- **SET TASK 1**: Rescale the records from the line containing "How much physical" down to the line containing "which item is nearest to the point at 28,574?", both lines included, and write only those lines out again with their requests. Multiply every distance and coordinate in the answers by 1.25, rounding halves up to the number of decimals each one had.

**** EXCERPT TO READ

Dr Neander details many obvious falsehoods and inconsistencies in Mrs Zisblatt’s story. For example, she claimed that when she was in the Birkenau camp, the crematorium chimneys were “spewing ashes” and that these hot ashes fell like rain around her. Most infamously, Mrs Zisblatt claimed that throughout her captivity she concealed four diamonds given her by her mother, repeatedly swallowing the diamonds and recovering them from among her faeces in the camp latrine.
Other absurd tales peddled by Zisblatt include her miraculous escape from a gas chamber, and her return visit to Birkenau in the 1990s when she claimed to have visited a “gas chamber” – “When I got to the entrance I grabbed onto the door, and dug my fingernails into the blue wall that was still blue from the cyclone B gas [sic]; I could smell the gas that was still very strong.” As Dr Neander points out, there are no such blue stains and no such gas smell – moreover the only remaining “gas chamber” is admitted to be a postwar reconstruction, in fact better described as a falsification (as discovered by Prof Robert Faurisson as long ago as 1976.)
Dr Neander concludes:”It was shown that Mrs Zisblatt’s Holocaust memoir does not stand scholarly scrutiny. As a whole, the story she tells about her camp experience leaves the impression that it was spiced up with ubiquitous Holocaust legends and enriched with fragments from other survivors’ memoirs. It is so full of implausibilities that one can understand some of those who – in a ‘worst case scenario’ – begin to doubt everything she tells.”
Yet according to Judge Zani it is “grossly offensive” and therefore illegal to mock the absurd fantasist / liar Irene Zisblatt, at any rate if such mockery is posted online, thus falling within the provisions of the Communications Act.

Gideon Falter (third from right) with colleagues from CAA and other Jewish organisations including Shomrim, meeting the Police & Crime Commissioner of Derbyshire, Hardyal Dhindsa
Does this mean that ‘Holocaust denial’ has been criminalised by the Chabloz case? In his first reaction after the verdict, Gideon Falter (chairman of the Campaign Against Antisemitism who had brought the original prosecution) delightedly asserted: “This verdict sends a strong message that in Britain Holocaust denial and antisemitic conspiracy theories will not be tolerated.”

********

- **SET TASK 2**: Extract everything in the passage on Irene Zisblatt's memoir from "Other absurd tales" down to "ago as 1976.)", copying it word for word.

**** SUPPLIED DATA

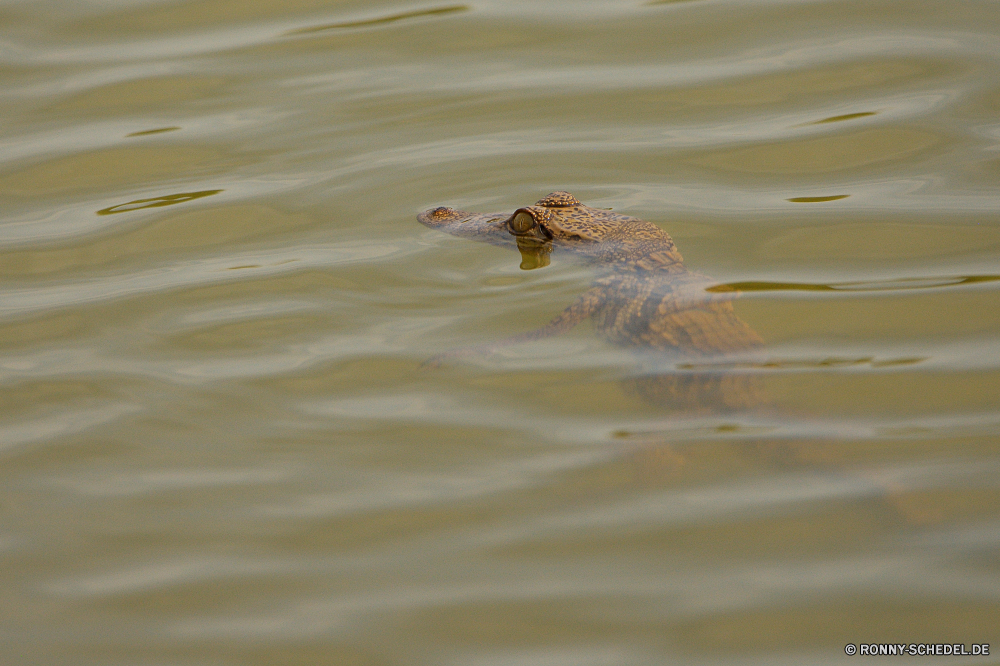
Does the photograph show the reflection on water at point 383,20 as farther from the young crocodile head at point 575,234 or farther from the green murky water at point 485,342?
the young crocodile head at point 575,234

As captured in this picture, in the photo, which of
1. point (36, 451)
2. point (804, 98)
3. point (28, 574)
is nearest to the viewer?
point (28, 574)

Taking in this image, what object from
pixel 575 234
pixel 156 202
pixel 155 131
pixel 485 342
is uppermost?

********
**** SUPPLIED DATA

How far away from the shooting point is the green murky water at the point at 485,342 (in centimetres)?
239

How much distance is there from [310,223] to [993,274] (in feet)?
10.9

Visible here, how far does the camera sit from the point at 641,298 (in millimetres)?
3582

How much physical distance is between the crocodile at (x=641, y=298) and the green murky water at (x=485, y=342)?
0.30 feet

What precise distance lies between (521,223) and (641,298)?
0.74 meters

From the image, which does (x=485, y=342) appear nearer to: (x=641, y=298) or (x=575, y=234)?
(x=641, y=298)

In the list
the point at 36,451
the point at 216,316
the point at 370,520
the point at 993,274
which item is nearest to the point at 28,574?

********
**** SUPPLIED DATA

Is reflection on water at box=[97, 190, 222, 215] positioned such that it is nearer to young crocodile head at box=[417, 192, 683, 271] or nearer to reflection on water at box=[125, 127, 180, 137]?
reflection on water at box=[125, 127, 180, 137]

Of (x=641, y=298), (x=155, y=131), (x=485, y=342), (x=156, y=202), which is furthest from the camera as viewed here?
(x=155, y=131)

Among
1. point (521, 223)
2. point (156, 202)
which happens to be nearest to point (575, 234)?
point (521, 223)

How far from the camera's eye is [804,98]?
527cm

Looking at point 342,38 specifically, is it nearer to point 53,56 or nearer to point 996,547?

********

- **RIGHT ANSWER 1**:
How much physical distance is between the crocodile at (x=641, y=298) and the green murky water at (x=485, y=342)?
0.38 feet

What precise distance lies between (521,223) and (641,298)?
0.93 meters

From the image, which does (x=485, y=342) appear nearer to: (x=641, y=298) or (x=575, y=234)?
(x=801, y=373)

In the list
the point at 36,451
the point at 216,316
the point at 370,520
the point at 993,274
which item is nearest to the point at 28,574?

- **RIGHT ANSWER 2**:
Other absurd tales peddled by Zisblatt include her miraculous escape from a gas chamber, and her return visit to Birkenau in the 1990s when she claimed to have visited a “gas chamber” – “When I got to the entrance I grabbed onto the door, and dug my fingernails into the blue wall that was still blue from the cyclone B gas [sic]; I could smell the gas that was still very strong.” As Dr Neander points out, there are no such blue stains and no such gas smell – moreover the only remaining “gas chamber” is admitted to be a postwar reconstruction, in fact better described as a falsification (as discovered by Prof Robert Faurisson as long ago as 1976.)